### SOURCE PASSAGE
Roman Catholic cathedral in Wales

The Cathedral Church of Our Lady of Sorrows, also known as St Mary's Cathedral (Eglwys Gadeiriol y Santes Fair) or Wrexham Cathedral, is a Roman Catholic cathedral in Wrexham, Wales. It is the seat of the Bishop of Wrexham, and mother church of the Roman Catholic Diocese of Wrexham (founded in 1987).

==History==
The cathedral was originally built as a parish church in 1857. Its architect, Edward Welby Pugin, adopted a 14th-century Decorated Gothic style. The church replaced an earlier chapel, located in King Street, which by the 1850s was deemed insufficient for the growing congregation, and finance was provided by a local industrialist. Further additions to satisfy a still-growing congregation were made in the mid-20th century, in the form of the cloister and side chapel.

The church was designated a pro-cathedral in 1898 upon the establishment of the Roman Catholic Diocese of Menevia. It was consecrated on 7 November 1907.

==The cathedral today==

Wrexham Cathedral is now a Grade II listed building.

==Notable memorials==
- Plaque to Flight Lieutenant David Lord (killed 1944), Victoria Cross recipient at Battle of Arnhem.

Data excerpts:

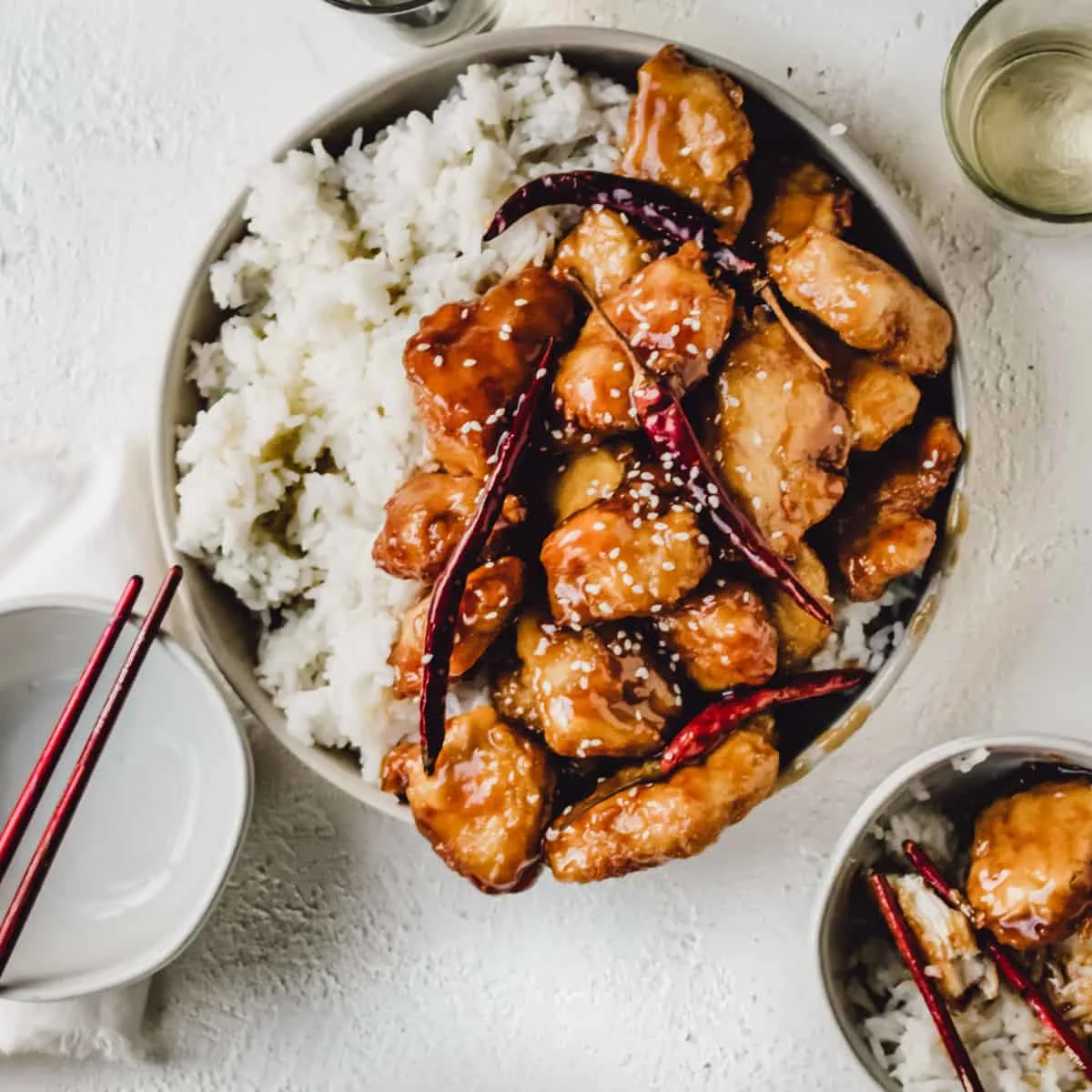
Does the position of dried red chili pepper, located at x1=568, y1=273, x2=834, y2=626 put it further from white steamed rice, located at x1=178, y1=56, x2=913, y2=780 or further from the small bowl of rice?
the small bowl of rice

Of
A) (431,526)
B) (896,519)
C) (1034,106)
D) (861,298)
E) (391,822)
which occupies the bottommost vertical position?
(391,822)

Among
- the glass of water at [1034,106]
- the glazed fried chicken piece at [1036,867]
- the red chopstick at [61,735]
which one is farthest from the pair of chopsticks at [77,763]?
the glass of water at [1034,106]

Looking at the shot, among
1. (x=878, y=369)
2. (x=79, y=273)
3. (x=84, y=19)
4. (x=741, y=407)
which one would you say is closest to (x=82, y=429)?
(x=79, y=273)

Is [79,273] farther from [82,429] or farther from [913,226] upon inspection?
[913,226]

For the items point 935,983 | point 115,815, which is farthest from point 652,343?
point 115,815

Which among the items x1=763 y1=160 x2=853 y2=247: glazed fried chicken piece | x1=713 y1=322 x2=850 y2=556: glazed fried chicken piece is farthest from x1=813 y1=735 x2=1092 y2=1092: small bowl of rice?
x1=763 y1=160 x2=853 y2=247: glazed fried chicken piece

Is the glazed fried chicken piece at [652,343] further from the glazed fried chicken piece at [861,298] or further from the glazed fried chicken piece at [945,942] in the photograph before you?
the glazed fried chicken piece at [945,942]

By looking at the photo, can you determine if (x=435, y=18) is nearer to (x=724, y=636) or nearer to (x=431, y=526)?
(x=431, y=526)
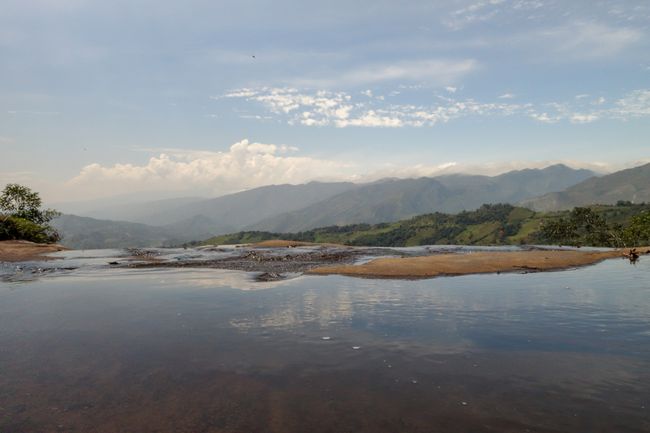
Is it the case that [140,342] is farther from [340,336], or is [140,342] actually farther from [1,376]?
[340,336]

### TASK LIST
1 – From the Wrexham Cathedral text, copy the passage starting with "The church was" and going on through "Battle of Arnhem.".
2 – Answer these questions from the Wrexham Cathedral text:
(a) In what year was the Roman Catholic Diocese of Wrexham founded?
(b) Who was the architect of the church?
(c) On what date was the church consecrated?

### ANSWERS BY ITEM NUMBER
1 –
The church was designated a pro-cathedral in 1898 upon the establishment of the Roman Catholic Diocese of Menevia. It was consecrated on 7 November 1907.

==The cathedral today==

Wrexham Cathedral is now a Grade II listed building.

==Notable memorials==
- Plaque to Flight Lieutenant David Lord (killed 1944), Victoria Cross recipient at Battle of Arnhem.

2 –
(a) 1987
(b) Edward Welby Pugin
(c) 7 November 1907